__Your assignment__. Restate all entries exactly. Skip the images.

Records excerpted from a collection:
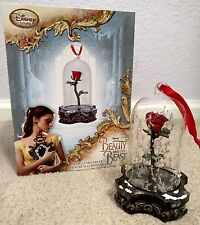 Light Up Rose Ornament Beauty And The Beast Disney Store 2017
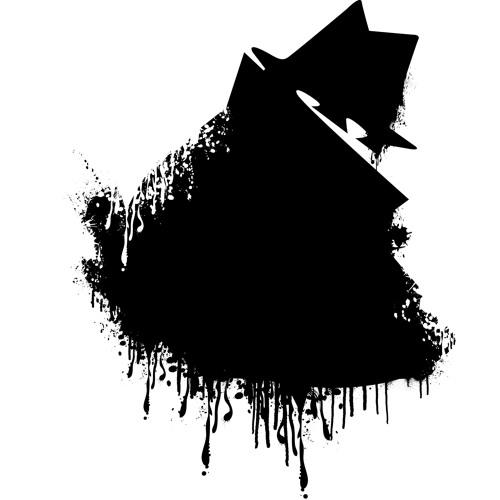Lurker's avatar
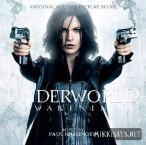 Underworld- Awakening (Score)—2012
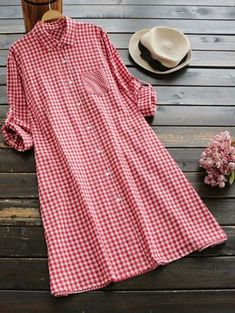 Buy Casual Dresses Casual Dresses For Women at JustFashionNow. Online Shopping Justfashionnow Shirt Dress Long Sleeve Casual Dresses Daily Shift Shirt Collar Pockets Casual Dresses, The Best Daytime Casual Dresses. Discover Fashion Trends at justfashionno Long Sleeve Shirt Dress, Maxi Dress With Sleeves, Dress Long, Dress Shirt, Long Sleeve Maxi, Plaid Dress, Dress Red, Mode Hijab, Casual Dresses For Women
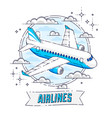 plane airliner with round shape and ribbon vector image vector image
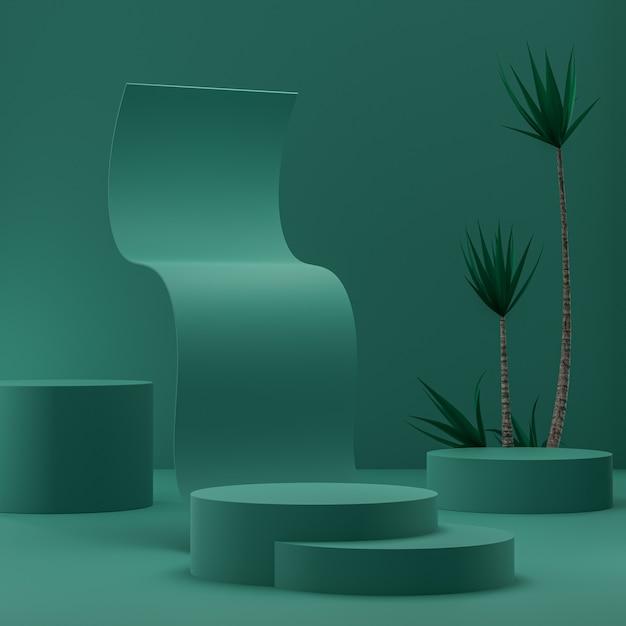 熱帯の木の3dレンダリングで製品を配置するための金の背景に緑の抽象的な表彰台 Premium写真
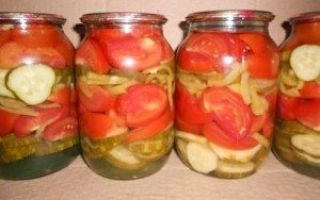 Салат из помидоров и огурцов пальчики оближешь на зиму — рецепт с пошаговыми фото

__Final answer__.
 Light Up Rose Ornament Beauty And The Beast Disney Store 2017
Lurker's avatar
 Underworld- Awakening (Score)—2012
 Buy Casual Dresses Casual Dresses For Women at JustFashionNow. Online Shopping Justfashionnow Shirt Dress Long Sleeve Casual Dresses Daily Shift Shirt Collar Pockets Casual Dresses, The Best Daytime Casual Dresses. Discover Fashion Trends at justfashionno Long Sleeve Shirt Dress, Maxi Dress With Sleeves, Dress Long, Dress Shirt, Long Sleeve Maxi, Plaid Dress, Dress Red, Mode Hijab, Casual Dresses For Women
 plane airliner with round shape and ribbon vector image vector image
 熱帯の木の3dレンダリングで製品を配置するための金の背景に緑の抽象的な表彰台 Premium写真
 Салат из помидоров и огурцов пальчики оближешь на зиму — рецепт с пошаговыми фото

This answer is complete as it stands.